━━ DOKUMENT ━━

Späte Karriere einer kleinen Schatz­truhe

Die Geldkassette aus dem Schloss stellte Wolfgang Sondermann zur Verfügung. Foto: Schlossmuseum/D. Polack-Chwalczyk
Die Geldkassette aus dem Schloss stellte Wolfgang Sondermann zur Verfügung. Foto: Schlossmuseum/D. Polack-Chwalczyk

Für die Sonder­aus­stel­lungen setzt das Schloss­mu­seum auf wertvolle Berei­che­rungen durch private Leihgeber.

Leihgaben aus Privat­be­sitz sind ein wichtiger Bestand­teil des Ausstel­lungs­kon­zepts im Schloss­mu­seum. Sie dokumen­tieren einer­seits die große Verbun­den­heit der Menschen im Braun­schwei­gi­schen mit ihrer Heimat, und sie stehen anderer­seits für die große Bürger­nähe des Museums. Glanz­punkt der Privat­leih­gaben war die Ausstel­lung „Victoria Luise – ein Leben, zwei Welten“. Nach einem Aufruf steuerten private Leihgeber 200 Exponate bei. In der aktuellen Ausstel­lung „Revolu­tion. Abdankung. Schloss.“ (bis 25. August) sorgt eine kleine Schatz­truhe aus Metall (um 1900) für Furore, die seit 1918 im Famili­en­be­sitz ist und von  Wolfgang Sonder­mann zur Verfügung gestellt wurde.

━━━
━━ ZEILEN ━━

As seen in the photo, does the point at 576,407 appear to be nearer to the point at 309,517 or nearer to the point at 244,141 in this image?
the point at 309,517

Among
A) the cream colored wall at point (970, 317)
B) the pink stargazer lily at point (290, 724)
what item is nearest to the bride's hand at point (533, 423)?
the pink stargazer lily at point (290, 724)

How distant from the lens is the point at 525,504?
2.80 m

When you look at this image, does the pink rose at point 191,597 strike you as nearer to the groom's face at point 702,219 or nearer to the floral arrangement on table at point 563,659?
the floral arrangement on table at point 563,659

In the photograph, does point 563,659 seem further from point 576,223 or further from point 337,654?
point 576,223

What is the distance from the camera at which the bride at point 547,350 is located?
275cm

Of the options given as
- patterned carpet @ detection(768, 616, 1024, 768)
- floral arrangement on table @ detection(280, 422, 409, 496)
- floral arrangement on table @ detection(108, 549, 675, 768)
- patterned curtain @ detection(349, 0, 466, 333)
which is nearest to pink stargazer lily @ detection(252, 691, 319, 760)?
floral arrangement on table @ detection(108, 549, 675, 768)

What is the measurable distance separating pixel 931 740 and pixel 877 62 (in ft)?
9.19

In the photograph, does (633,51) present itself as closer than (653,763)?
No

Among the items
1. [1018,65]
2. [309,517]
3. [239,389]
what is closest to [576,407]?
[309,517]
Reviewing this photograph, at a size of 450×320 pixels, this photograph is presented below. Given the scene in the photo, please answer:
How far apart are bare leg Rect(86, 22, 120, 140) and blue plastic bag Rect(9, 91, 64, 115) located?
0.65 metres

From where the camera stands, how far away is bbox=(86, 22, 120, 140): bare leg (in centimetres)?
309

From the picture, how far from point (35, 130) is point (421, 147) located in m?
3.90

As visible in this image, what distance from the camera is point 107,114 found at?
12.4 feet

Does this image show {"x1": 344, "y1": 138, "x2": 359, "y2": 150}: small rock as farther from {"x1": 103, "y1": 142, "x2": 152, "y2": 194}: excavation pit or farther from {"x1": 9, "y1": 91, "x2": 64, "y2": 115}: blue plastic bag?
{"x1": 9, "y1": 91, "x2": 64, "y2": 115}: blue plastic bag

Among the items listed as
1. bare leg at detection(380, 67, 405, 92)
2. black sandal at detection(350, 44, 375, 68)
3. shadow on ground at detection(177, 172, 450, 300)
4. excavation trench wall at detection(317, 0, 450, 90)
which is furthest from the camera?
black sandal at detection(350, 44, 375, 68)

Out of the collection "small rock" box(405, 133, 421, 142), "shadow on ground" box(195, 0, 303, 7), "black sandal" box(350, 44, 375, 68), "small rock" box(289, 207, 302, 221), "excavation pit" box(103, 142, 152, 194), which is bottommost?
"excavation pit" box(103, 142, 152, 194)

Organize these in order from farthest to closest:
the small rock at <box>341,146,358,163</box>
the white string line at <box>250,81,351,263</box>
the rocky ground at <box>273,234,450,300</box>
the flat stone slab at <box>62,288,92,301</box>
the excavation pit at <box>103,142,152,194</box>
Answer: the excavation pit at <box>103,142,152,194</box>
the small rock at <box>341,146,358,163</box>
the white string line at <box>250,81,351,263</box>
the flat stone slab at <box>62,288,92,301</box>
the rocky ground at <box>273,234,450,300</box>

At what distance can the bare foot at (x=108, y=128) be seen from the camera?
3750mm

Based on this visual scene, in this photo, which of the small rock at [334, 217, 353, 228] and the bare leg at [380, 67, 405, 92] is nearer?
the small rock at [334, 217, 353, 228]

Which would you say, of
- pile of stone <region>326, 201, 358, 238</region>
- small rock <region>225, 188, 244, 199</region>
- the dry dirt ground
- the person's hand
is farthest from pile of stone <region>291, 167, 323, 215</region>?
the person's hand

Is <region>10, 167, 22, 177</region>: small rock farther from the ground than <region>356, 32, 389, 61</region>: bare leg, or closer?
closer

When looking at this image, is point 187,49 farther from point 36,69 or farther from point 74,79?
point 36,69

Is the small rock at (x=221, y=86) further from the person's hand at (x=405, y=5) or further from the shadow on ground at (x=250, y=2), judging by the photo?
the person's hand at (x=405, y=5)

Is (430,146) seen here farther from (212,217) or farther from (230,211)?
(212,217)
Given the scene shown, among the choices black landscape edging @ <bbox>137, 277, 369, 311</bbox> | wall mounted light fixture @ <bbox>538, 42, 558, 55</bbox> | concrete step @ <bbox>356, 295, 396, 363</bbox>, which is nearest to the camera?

━━━

▶ **ZIELE**
**a)** Beantworte diese Fragen zum Artikel über die kleine Schatztruhe:
(i) Wie viele Exponate steuerten private Leihgeber zur Ausstellung „Victoria Luise – ein Leben, zwei Welten“ bei?
(ii) Bis wann läuft die Ausstellung „Revolution. Abdankung. Schloss.“?
(iii) Seit welchem Jahr ist die Schatztruhe in Familienbesitz?
**b)** Welche in Ziffern geschriebenen Zahlen kommen im Artikel über die kleine Schatztruhe vor? Nenne jede einmal.
Das Material wird hierfür nicht gebraucht.

▶ **DIE ANTWORTEN**
**a)**
(i) 200 Exponate
(ii) Bis 25. August
(iii) Seit 1918

**b)** 200, 25, 1900, 1918